HTML Agility Pack


I’ve seen this around before, and this post was from June 2003, but it is worth mentioning again!

.NET Html Agility Pack: How to use malformed HTML just like it was well-formed XML…
Here is an agile HTML parser that builds a read/write DOM and supports plain XPATH or XSLT. It is an assembly that allows you to parse “out of the web” HTML files. The parser is very tolerant with “real world” malformed HTML. The object model is very similar to what [is provided by] System.Xml, but for HTML documents (or streams).

Sample applications:

  • Page fixing or generation. You can fix a page the way you want, modify the DOM, add nodes, copy nodes, you name it.
  • Web scanners. You can easily get to img/src or a/hrefs with a bunch XPATH queries.
  • Web scrapers. You can easily scrap any existing web page into an RSS feed for example, with just an XSLT file serving as the binding. An example of this is provided.
  • There is no dependency on anything else than .Net’s XPATH implementation. There is no dependency on Internet Explorer’s dll or tidy or anything like that. There is also no adherence to XHTML or XML, although you can actually produce XML using the tool.

    Comments (8)

    1. Right now my first idea is to use this package to build valid RSS feeds based on potentially malformed HTML documents… I have to give it a try.

    2. Laslo Tallodi says:

      Hi,

      Your tool is very useful.

      I found a malformed html that failed to parse:

      <html><body><form href="something"><input type ="button" value="something" />wrong text</form></body> </html>

      Result was:

      <html><body><form href="something"/><input type ="button" value="something" />wrong text&gl;form&gt;</body> </html>

      Is there an option to avoid this error?

      Thanks.

      tallodi@chello.hu

    3. First of all, if it does this, it’s because you are outputing as XML (you have set HtmlDocument’s OptionOutputAsXml property to true). If you do not output as xml, it will not do this.

> **Record set**
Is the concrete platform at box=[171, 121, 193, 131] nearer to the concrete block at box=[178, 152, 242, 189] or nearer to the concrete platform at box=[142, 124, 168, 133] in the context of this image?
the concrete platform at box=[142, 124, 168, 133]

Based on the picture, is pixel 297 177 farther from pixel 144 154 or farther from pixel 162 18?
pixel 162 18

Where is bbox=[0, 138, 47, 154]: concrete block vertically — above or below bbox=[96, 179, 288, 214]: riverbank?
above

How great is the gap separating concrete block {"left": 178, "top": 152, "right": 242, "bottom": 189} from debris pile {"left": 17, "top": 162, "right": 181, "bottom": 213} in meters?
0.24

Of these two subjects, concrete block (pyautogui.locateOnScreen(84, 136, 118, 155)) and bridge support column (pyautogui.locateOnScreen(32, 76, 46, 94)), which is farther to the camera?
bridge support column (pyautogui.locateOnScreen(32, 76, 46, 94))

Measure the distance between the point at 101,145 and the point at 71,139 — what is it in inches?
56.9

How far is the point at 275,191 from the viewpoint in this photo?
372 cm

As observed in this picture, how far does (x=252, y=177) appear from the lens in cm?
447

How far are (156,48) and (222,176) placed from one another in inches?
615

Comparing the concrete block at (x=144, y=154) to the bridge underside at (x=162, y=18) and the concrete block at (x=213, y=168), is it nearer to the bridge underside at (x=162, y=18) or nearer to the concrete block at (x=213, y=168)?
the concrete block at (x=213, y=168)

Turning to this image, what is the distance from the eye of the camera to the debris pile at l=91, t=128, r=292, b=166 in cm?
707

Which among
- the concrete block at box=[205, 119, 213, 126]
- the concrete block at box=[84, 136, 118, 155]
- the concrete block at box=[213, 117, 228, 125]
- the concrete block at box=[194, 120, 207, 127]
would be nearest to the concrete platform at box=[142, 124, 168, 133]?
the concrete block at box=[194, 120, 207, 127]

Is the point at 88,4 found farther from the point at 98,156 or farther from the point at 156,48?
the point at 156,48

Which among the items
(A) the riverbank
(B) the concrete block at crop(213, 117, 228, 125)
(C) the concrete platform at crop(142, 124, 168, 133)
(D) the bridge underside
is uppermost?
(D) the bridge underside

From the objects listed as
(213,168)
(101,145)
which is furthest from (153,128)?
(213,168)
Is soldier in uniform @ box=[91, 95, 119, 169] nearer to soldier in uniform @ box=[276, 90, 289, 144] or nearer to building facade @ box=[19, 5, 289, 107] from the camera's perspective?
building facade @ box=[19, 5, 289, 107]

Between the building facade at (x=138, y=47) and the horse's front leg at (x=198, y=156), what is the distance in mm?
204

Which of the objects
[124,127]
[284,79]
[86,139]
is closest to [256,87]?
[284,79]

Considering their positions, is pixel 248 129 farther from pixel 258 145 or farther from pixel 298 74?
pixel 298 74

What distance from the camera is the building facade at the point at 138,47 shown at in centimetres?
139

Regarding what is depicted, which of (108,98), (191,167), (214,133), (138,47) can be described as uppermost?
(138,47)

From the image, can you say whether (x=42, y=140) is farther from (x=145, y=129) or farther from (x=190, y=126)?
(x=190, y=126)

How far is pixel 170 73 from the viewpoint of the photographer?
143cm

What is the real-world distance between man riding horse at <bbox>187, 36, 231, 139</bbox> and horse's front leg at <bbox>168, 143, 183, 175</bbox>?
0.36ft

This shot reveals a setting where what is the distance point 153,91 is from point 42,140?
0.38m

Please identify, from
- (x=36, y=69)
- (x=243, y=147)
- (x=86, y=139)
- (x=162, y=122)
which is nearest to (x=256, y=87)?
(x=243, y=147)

> **Set task**
Write the next part of the HTML Agility Pack post, picking up right after its last sentence. You won't need the lines above for this.

> **Reply to the exercise**
      Now, why is it doing this anyway? It’s because internally, the <FORM> tag is declared as "OK to overlap". Most of the time, FORM is actually overlapped in real world HTML, especially with ASP.Net pages where you can have only one FORM per page.

      So, in terms of DOM, HAP will create a closed and empty FORM node, and a text node with "</FORM>" as the text.

      If you do not want this behavior, you can change any node’s behavior using the HtmlNode.ElementFlags static array, like this:

      string s = "<html><body><form href="something"><input type ="button" value="something" />wrong text</form></body> </html>";

      HtmlNode.ElementsFlags.Remove("form");

      HtmlDocument doc = new HtmlDocument();

      doc.OptionOutputAsXml = true;

      doc.LoadHtml(s);

      doc.Save(Console.Out);

      Have a look at HtmlNode.cs, you will see how this is declared.

      Simon.

    4. Laslo Tallodi says:

      Thank you for your answer. Before I used Tidy and it could managed this kind of html. Although your solution is more precize.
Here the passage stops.